Computing Essentials for Social Scientists: Day One
Jon Atwell & Christopher Skovron
Northwestern University
June 18, 2018
Today
- Introductions
- Program Requirements
- What is data science? What do we hope to get out of this?
- Python vs R
- What you need to know to succeed with data science
Let’s get to know one another
Jon Atwell
- Michigan PhD, 2017 - Sociology
- Studies the emergence of culture and norms
- Expertise: Python, text methods, agent-based modeling, experiments
Chris Skovron
- Michigan PhD, 2017 - Political Science
- Studies public opinion and what people believe about it
- Expertise: R, statistical modeling, causal inference
We expect from you
- Sustained commitment to integrating data science methods in your research
- Be a resource for your colleagues, both students and faculty
- Be flexible, open to struggling and learning new things about yourself and your research
Program requirements
- Three sessions this week
- At least four additional sessions. Intro R and Python count as two sessions.

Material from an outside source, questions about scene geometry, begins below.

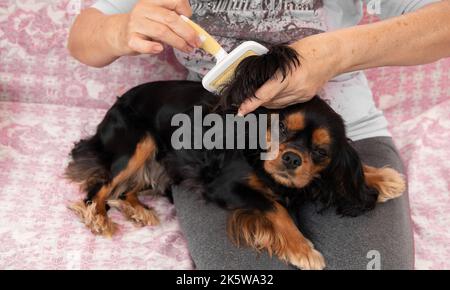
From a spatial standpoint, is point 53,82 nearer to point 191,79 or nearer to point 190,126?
point 191,79

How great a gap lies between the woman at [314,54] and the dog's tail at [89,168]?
26 centimetres

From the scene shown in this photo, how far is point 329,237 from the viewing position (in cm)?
138

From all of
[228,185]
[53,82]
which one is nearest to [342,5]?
[228,185]

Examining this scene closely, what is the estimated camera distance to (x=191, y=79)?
72.4 inches

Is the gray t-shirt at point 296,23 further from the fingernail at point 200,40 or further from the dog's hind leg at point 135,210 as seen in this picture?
the dog's hind leg at point 135,210

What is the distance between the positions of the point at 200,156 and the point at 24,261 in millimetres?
561

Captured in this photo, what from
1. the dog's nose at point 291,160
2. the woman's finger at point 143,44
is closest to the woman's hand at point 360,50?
the dog's nose at point 291,160

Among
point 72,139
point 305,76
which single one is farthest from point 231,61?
point 72,139

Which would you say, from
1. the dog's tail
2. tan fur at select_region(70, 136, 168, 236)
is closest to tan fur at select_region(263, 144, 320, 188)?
tan fur at select_region(70, 136, 168, 236)

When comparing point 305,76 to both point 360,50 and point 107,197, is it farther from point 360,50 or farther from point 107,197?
point 107,197

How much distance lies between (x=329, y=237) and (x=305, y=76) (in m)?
0.43

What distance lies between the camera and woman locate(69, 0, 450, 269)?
123 centimetres

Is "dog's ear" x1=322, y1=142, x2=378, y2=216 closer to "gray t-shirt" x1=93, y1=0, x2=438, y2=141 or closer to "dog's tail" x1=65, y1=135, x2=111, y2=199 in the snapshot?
"gray t-shirt" x1=93, y1=0, x2=438, y2=141
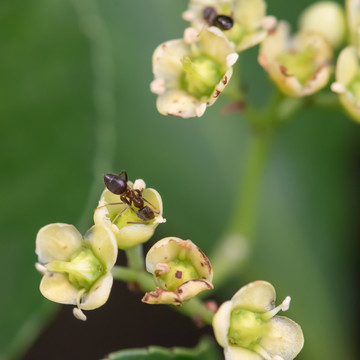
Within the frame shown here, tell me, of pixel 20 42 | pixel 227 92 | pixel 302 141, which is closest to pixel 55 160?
pixel 20 42

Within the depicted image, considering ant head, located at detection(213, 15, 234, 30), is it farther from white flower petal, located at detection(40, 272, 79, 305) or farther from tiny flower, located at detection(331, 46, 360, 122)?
white flower petal, located at detection(40, 272, 79, 305)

- Optional but suggested to attend afternoon practice sessions for workshops.
- Participate in future data science programming put on by Data Science Initiative
Program support
- Jon and I will be mentors
- We aren’t here to debug but will help you strategize and find resources
- Research Computing Services is another source of support
What is data science?
- the analysis of data ¯\(ツ)/¯
Etymology
- Naur, “Datalogy” (1974)
- Was proposed that statistics rename itself to DS (1997)
- Today’s use comes via computer science (Classification Society conf. 1996)

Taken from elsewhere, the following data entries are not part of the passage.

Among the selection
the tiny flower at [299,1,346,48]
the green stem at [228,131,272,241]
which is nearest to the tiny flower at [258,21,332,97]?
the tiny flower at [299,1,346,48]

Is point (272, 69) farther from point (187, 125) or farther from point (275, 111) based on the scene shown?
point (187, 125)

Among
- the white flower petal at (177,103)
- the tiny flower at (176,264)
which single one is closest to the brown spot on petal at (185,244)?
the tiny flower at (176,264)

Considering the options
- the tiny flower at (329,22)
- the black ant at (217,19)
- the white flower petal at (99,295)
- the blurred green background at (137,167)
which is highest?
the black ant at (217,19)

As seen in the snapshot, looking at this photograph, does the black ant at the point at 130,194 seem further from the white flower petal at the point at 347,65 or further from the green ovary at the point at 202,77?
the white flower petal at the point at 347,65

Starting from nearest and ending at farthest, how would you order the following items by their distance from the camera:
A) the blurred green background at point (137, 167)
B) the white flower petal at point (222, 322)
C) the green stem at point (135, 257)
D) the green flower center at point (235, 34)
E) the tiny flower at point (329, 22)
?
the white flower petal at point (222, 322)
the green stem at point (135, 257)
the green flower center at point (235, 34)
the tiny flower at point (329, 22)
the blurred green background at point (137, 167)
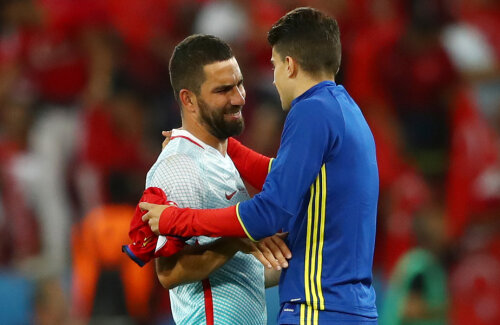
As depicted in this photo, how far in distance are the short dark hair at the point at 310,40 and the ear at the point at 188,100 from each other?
1.32ft

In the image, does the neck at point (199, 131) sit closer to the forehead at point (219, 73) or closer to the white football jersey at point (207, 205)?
the white football jersey at point (207, 205)

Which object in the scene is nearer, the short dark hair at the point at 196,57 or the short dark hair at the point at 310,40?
the short dark hair at the point at 310,40

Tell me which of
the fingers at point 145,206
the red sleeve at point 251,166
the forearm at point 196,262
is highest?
the red sleeve at point 251,166

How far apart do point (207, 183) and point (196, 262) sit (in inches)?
11.1

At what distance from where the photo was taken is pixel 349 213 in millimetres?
2998

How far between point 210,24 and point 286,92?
443 centimetres

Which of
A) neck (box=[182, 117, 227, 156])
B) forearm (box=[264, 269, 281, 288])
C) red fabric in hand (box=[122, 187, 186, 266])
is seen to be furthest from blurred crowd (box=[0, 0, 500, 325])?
red fabric in hand (box=[122, 187, 186, 266])

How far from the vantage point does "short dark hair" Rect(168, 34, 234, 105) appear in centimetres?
332

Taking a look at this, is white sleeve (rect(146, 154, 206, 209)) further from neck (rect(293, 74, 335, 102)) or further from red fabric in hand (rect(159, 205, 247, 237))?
neck (rect(293, 74, 335, 102))

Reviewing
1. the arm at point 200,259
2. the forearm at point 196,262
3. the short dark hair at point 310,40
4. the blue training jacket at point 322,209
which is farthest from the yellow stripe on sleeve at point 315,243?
the short dark hair at point 310,40

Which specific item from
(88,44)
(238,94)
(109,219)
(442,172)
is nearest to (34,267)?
(109,219)

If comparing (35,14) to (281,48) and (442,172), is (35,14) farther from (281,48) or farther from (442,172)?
(281,48)

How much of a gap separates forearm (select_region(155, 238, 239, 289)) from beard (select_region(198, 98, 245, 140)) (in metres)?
0.41

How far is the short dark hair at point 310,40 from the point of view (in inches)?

What does it mean in practice today?
Everything and Nothing, IOHO
What do LIDAR and Tweets have in common?
- Only data scientists!
Ok, sophisticated processing and analysis algorithms too
Ok, what does it mean in the academy?
- New data sources and types
- Non-regression-based quantitative empirical analytical approaches.
Why are we here?
Business got more serious about analytics
Northwestern Data Science Initiative definition
- New analytic methods
- New sources
- Defined relative to what has historically been typical in disciplines
New data sources
- Text, tweets
- Experiments conducted online, in the field at scale
- More technical data used to analyze social behavior: satellite lights
New methods
- A plethora of new text methods
- Machine learning methods
- Fine-grained measurement (geolocations, etc)
New scales
- Surveys are bigger and more frequent
- People leave more traces of themselves online
- We can observe social behavior using new technologies
Beware the hype
- People have incentives to play up how fancy their data and methods are
- Important to keep a critical eye to whether people are being honest about why they use the data they do and the method they do
- Don’t become a data science supremacist
- OLS is often just as good and orders of magnitude simpler than fancy methods!

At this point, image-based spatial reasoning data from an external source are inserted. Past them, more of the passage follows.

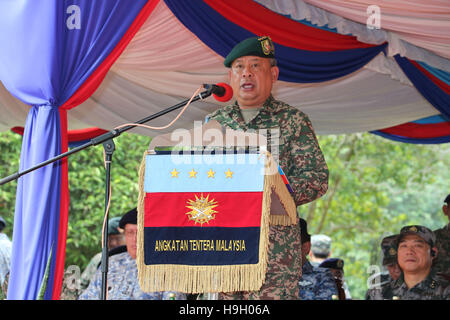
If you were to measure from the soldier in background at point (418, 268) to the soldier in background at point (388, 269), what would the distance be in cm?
21

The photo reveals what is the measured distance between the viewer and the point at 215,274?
2365mm

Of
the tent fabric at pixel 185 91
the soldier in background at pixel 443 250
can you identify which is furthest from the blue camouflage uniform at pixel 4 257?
the soldier in background at pixel 443 250

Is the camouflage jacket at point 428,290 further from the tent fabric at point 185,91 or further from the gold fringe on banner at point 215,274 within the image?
the gold fringe on banner at point 215,274

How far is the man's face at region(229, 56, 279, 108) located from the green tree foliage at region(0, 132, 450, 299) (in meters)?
8.02

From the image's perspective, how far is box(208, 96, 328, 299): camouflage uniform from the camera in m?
2.70

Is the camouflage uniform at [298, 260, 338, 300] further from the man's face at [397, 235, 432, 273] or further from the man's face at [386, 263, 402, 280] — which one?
the man's face at [386, 263, 402, 280]

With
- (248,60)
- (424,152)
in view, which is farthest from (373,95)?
(424,152)

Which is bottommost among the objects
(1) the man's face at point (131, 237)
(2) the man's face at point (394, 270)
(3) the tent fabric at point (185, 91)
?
(2) the man's face at point (394, 270)

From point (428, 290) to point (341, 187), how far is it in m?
8.78

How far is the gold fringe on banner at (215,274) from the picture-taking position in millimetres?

- It’s important to have a good bullshit detector when working in this area
Pitfalls for inference
- As social scientists, we need to remember that using new data science tools doesn’t remove or obligations to do good research design
- Bigger data or more computationally intensive approaches also present new challenges for transparency
- Just because you have the full population doesn’t mean you can speak to causality, etc
- Big data doesn’t always mean your findings are generalizable
CESS students were chosen because
- You already show creativity and promise in your research projects and ideas
- Many of these projects could benefit from data science approaches
- You don’t already know all the things we are going to teach
Much of what we are working on in CESS is not really taught anywhere in the social sciences
- We focus on statistics in methods classes, which is great
- But doing that at the scale required for data science requires organization and an understanding of how computing works
- Most of us in social science don’t have extensive programming experience
- This is tacit knowledge Chris and Jon learned the hard way. We want to help you make it through this thicket faster than we did
Principles for being successful in applying data science to social science
- Get organized
- Know the landscape of available tools and resources
- Know what you need to know
- Understand how to teach yourself
Working together is a key
- CESS is a community of students facing similar challenges and opportunities
- Working collaboratively on programming requires some vulnerability, but community is essential
- You should work on getting comfortable with asking peers for help
- You should share what you know and tricks you pick up with peers and with faculty
Python vs R
Where do you fit in DS?
or, What you need (and don’t need) to know to thrive using computational tools
or or, Relax and focus on what you need
Part 1: The professional angle
Academic research or industry?
- You aren’t effectively preparing for the latter here
- Transition is getting harder
- Both can be great, or terrible
Machine Learning
- Breiman, 2001: “Two Cultures”
Supervised vs. Unsupervised
- Supervised => You know values of dependent variable(s)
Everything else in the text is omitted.